TASK REQUIREMENTS :: Among the entries that follow, some lines contain the word "html". Show all of them.

THE INPUT ::
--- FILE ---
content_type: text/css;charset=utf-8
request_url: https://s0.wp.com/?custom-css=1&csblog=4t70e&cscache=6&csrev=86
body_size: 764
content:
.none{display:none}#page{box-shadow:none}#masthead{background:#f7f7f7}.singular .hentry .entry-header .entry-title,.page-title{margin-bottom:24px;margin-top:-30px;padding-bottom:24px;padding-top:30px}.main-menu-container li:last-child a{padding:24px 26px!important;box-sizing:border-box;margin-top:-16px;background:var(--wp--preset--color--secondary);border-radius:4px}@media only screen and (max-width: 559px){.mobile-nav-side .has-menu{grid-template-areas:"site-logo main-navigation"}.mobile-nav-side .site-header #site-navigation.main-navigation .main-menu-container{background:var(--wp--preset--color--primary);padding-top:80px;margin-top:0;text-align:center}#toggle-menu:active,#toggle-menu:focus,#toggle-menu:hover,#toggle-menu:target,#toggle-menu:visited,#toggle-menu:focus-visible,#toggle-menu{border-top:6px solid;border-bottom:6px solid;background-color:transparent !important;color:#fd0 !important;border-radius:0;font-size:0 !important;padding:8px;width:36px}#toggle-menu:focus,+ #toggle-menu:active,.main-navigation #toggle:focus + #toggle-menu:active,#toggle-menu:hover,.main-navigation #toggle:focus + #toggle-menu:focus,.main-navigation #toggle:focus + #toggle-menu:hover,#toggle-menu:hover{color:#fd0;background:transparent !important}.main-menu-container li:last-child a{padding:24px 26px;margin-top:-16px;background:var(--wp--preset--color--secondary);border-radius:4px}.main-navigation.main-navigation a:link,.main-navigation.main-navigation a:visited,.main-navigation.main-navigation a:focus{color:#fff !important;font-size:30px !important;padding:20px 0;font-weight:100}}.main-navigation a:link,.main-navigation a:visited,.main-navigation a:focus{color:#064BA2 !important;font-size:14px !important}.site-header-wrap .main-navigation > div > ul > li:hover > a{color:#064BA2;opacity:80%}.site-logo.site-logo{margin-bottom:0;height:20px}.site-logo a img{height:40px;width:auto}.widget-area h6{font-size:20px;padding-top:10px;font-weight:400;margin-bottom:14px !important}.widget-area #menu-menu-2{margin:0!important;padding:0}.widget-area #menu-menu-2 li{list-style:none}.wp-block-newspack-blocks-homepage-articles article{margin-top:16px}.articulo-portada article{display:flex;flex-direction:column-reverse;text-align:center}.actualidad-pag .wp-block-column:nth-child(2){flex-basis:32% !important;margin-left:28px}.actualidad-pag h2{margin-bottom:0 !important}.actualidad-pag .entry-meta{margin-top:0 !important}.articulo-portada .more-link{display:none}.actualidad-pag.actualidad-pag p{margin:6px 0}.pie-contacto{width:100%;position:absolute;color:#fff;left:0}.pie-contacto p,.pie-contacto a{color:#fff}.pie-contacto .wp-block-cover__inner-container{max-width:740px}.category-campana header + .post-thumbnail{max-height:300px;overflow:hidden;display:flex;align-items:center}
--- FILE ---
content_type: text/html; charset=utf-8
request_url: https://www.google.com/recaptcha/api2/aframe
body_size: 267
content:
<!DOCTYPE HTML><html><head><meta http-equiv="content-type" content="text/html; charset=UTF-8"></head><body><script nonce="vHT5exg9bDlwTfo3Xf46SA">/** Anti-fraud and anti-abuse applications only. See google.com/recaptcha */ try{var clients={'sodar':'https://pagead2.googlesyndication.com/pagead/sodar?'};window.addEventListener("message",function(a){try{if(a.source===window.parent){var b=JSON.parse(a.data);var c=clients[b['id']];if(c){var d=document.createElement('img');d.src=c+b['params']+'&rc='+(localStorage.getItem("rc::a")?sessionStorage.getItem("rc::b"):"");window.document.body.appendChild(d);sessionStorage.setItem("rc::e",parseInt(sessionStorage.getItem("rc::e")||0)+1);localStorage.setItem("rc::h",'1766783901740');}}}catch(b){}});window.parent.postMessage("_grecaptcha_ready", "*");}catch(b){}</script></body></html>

EXPECTED OUTPUT ::
content_type: text/html; charset=utf-8
<!DOCTYPE HTML><html><head><meta http-equiv="content-type" content="text/html; charset=UTF-8"></head><body><script nonce="vHT5exg9bDlwTfo3Xf46SA">/** Anti-fraud and anti-abuse applications only. See google.com/recaptcha */ try{var clients={'sodar':'https://pagead2.googlesyndication.com/pagead/sodar?'};window.addEventListener("message",function(a){try{if(a.source===window.parent){var b=JSON.parse(a.data);var c=clients[b['id']];if(c){var d=document.createElement('img');d.src=c+b['params']+'&rc='+(localStorage.getItem("rc::a")?sessionStorage.getItem("rc::b"):"");window.document.body.appendChild(d);sessionStorage.setItem("rc::e",parseInt(sessionStorage.getItem("rc::e")||0)+1);localStorage.setItem("rc::h",'1766783901740');}}}catch(b){}});window.parent.postMessage("_grecaptcha_ready", "*");}catch(b){}</script></body></html>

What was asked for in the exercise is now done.